Here Comes Trouble
Leslie Kelly
www.millsandboon.co.uk
This book is dedicated with utmost appreciation to my readers. Thank you from the bottom of my heart for your encouragement, support and enthusiasm. I hope you’ll stick with me as we all get into Trouble.
PROLOGUE
CHAPTER ONE
CHAPTER TWO
CHAPTER THREE
CHAPTER FOUR
CHAPTER FIVE
CHAPTER SIX
CHAPTER SEVEN
CHAPTER EIGHT
CHAPTER NINE
CHAPTER TEN
CHAPTER ELEVEN
CHAPTER TWELVE
CHAPTER THIRTEEN
CHAPTER FOURTEEN
CHAPTER FIFTEEN
CHAPTER SIXTEEN
CHAPTER SEVENTEEN
CHAPTER EIGHTEEN
EPILOGUE
MORTIMER POTTS was not insane.
He did, on occasion, like to slip into the past—at least in his mind—and relive his favorite days. Days that were certainly more exhilarating than those he lived now.
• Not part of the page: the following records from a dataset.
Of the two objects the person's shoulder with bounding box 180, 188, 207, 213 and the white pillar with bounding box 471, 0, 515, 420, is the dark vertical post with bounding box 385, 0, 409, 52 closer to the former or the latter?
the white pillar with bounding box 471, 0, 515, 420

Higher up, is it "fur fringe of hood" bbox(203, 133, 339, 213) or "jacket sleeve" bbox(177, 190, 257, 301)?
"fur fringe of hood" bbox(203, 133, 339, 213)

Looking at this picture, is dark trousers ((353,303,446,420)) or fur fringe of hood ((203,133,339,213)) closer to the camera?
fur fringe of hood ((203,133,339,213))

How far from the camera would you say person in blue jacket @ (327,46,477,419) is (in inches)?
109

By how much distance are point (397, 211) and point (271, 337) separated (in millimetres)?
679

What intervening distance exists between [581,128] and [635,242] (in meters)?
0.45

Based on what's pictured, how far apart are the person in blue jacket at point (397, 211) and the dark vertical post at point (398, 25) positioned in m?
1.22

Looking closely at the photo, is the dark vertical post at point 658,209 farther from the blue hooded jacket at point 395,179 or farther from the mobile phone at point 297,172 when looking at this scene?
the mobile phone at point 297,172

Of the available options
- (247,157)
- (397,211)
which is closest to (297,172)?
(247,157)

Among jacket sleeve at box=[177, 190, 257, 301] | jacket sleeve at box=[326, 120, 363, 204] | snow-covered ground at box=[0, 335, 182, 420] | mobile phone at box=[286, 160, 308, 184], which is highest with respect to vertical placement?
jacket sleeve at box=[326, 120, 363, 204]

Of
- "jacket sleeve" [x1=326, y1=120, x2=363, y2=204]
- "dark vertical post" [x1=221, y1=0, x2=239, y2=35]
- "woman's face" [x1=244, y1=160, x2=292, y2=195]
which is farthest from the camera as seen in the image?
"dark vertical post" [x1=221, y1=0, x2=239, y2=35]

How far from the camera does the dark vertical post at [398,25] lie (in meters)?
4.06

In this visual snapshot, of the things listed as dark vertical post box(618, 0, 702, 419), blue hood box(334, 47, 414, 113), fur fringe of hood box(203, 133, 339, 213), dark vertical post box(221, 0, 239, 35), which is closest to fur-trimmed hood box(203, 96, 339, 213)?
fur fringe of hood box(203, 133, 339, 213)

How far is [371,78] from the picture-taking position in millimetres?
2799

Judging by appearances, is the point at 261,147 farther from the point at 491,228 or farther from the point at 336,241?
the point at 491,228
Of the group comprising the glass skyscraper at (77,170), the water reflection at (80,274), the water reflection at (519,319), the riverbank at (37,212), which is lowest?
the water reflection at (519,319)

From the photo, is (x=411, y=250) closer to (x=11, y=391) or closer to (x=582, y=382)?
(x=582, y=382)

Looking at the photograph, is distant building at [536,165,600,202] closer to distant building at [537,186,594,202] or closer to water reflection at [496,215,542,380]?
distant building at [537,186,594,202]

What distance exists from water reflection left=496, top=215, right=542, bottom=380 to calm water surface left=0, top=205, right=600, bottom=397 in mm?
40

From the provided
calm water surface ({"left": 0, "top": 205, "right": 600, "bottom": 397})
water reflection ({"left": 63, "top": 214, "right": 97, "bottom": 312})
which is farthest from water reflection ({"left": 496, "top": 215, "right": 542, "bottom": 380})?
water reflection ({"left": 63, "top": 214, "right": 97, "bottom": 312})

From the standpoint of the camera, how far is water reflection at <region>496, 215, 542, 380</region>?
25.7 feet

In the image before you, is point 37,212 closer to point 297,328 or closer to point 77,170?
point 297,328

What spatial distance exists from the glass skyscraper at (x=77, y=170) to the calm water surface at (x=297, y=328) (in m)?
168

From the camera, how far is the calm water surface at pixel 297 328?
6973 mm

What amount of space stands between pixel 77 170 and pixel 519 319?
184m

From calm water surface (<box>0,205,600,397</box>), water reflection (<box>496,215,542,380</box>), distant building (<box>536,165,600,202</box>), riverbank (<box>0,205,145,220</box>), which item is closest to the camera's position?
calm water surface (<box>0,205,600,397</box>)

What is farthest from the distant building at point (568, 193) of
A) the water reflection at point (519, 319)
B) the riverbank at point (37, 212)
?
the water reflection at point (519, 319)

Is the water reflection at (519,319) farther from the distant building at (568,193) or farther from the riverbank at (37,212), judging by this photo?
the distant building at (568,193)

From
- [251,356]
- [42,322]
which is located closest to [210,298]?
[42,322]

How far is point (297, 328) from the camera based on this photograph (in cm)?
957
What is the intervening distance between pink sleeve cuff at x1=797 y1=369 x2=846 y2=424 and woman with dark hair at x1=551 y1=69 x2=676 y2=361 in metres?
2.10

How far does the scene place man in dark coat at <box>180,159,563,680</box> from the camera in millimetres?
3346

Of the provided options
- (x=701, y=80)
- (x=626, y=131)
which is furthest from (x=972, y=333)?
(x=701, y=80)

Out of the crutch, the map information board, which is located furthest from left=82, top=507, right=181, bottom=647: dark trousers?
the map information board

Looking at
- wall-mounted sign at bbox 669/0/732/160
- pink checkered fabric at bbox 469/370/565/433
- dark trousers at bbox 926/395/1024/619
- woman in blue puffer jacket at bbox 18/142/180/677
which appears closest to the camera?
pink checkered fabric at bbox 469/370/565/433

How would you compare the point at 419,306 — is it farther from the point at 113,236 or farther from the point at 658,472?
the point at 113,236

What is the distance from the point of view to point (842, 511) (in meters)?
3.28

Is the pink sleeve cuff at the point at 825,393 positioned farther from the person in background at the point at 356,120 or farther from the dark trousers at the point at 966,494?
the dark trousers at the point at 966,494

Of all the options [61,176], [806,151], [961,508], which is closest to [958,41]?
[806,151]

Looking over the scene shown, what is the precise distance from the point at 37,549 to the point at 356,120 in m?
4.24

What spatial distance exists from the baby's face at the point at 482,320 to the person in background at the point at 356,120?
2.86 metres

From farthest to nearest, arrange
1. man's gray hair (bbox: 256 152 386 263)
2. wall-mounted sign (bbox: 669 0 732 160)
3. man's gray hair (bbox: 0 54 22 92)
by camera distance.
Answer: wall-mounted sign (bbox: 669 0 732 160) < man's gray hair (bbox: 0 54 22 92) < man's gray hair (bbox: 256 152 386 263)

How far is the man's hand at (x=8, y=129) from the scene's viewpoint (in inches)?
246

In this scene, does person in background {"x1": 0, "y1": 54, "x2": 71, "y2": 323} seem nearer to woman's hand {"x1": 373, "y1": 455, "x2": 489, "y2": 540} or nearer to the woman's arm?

But contrary to the belief of some of his detractors, he was able to separate fiction from reality. Usually.
The problem with reality was that it was boring. The idea of settling down into his role as elderly millionaire—sipping cognac and smoking cigars on the patio of his Manhattan penthouse as he watched the world go by—simply held no appeal.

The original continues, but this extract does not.